Crusty, dry noses can also be a consequence of hyperkeratosis. This is a common condition, particularly in older dogs, due to excessive production of keratin, which affects the nose and paw pads alike, causing them to appear dry and cracked. If your dog’s nose is suddenly dry, it’s worth getting it checked by the vet, particularly if there are any skin lesions, crusts, scabs, lumps, or other changes on it indicating an underlying health issue.

Is a Dry Nose a Cause for Concern?

If your dog plays, eats, is active, and defecates and urinates regularly and without difficulty but has an occasionally dry nose, there is usually no need to worry.

A dry and/or warm nose can be cause for concern if your dog also shows other clinical signs, such as:

  • Apathy
  • Weakness
  • Lack of appetite
  • Changes in drinking
  • Sleeping more than usual
  • Not urinating or defecating normally, or having diarrhea
  • Vomiting
  • Nasal and/or eye discharge
  • Coughing
  • Sneezing

All these clinical signs indicate that your dog has an underlying health issue. As a result, you must take them to the vet for a correct diagnosis and appropriate treatment.

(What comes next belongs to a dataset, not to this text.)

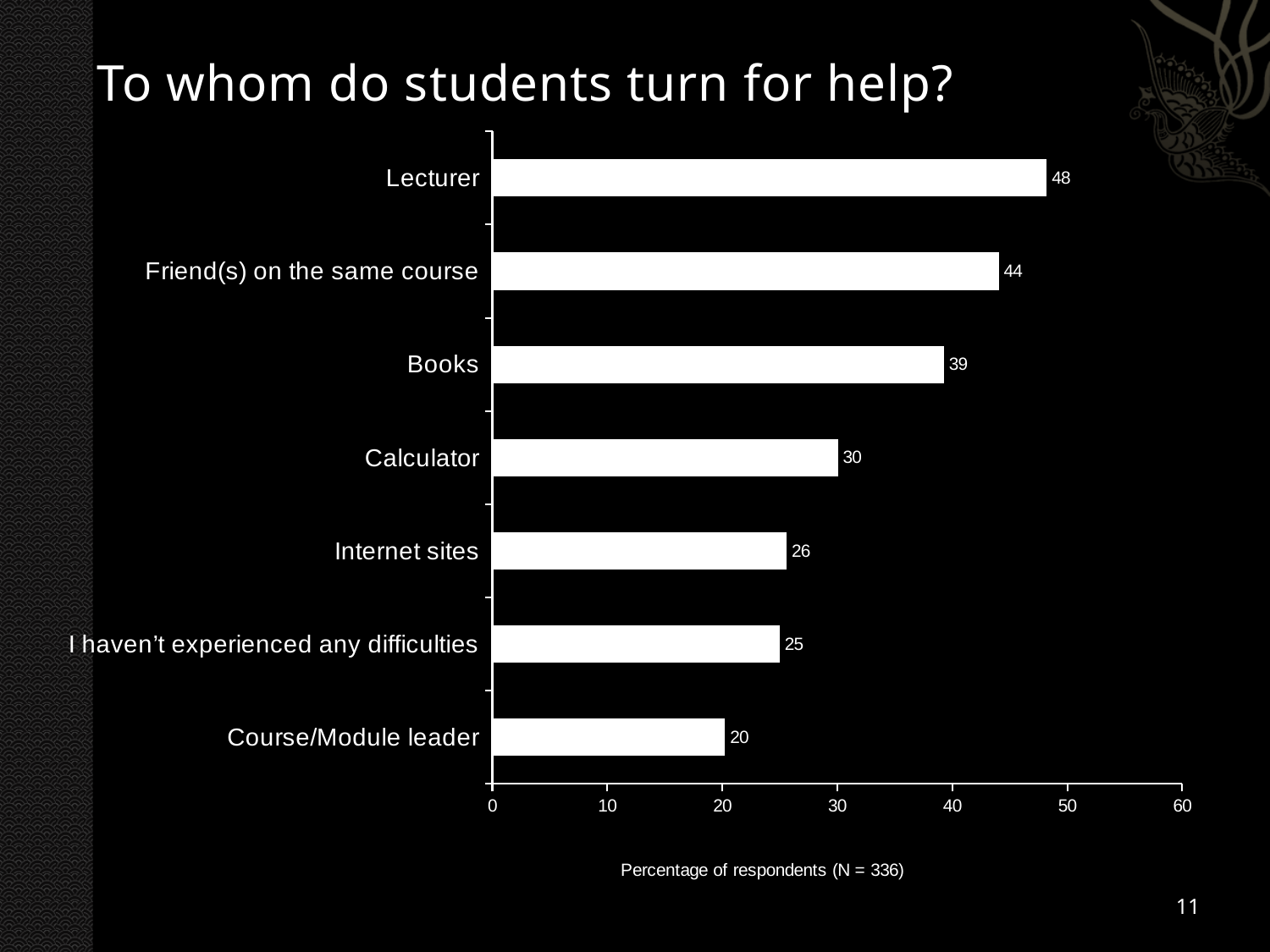
Which category has the lowest value? Course/Module leader What is the difference between the values for Lecturer and Friend(s) on the same course? 4 Which category has the highest value? Lecturer How many categories are shown in the chart? 7 What is the value for Course/Module leader? 20 Is the value for Books greater or less than 40? less Which is larger, the value for Calculator or the value for Internet sites? Calculator What is the value for Books? 39 What is the x-axis label of the chart? Percentage of respondents (N = 336) What is the difference between the values for Internet sites and I haven't experienced any difficulties? 1 What is the value for Lecturer? 48 What kind of chart is shown on the slide? bar chart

Sad tired beagle dog on sofa. Sick dog.
Image By: ALEX_UGALEK, Shutterstock

What to Do When Your Dog Has a Dry Nose

Here's what you can do if your dog shows no other clinical signs besides a dry nose:
  • Encourage them to stay hydrated during the summer. Make sure they always have fresh water available, and don’t forget to take water with you when you go for a walk.
  • Use pet-safe sunscreen on your dog.
  • Use moisturizing creams (neutral Vaseline or any ointment that does not represent a danger if accidentally ingested by your dog) during the winter to protect their nose and paw pads.
  • Speak to your vet if you have any concerns about your dog’s nose or their general health.



In most cases, a dog simply having a dry nose does not mean they’re sick. That said, if your dog shows other clinical signs, such as a fever, vomiting, diarrhea, or lack of appetite, all which can lead to dehydration, take them to the vet as soon as possible.

In healthy dogs, a dry nose can occur for several reasons: It is windy and dry, too cold or too hot outside, or they’ve just been asleep. Also, the environment in which your dog lives can favor the occurrence of a dry nose. To make sure your dog’s nose stays moist, use pet-safe moisturizing creams in the winter and sunscreen in the summer. Also, don’t forget to encourage your beloved pet to drink more water when it is hot outside, and always avoid them exercising in such weather.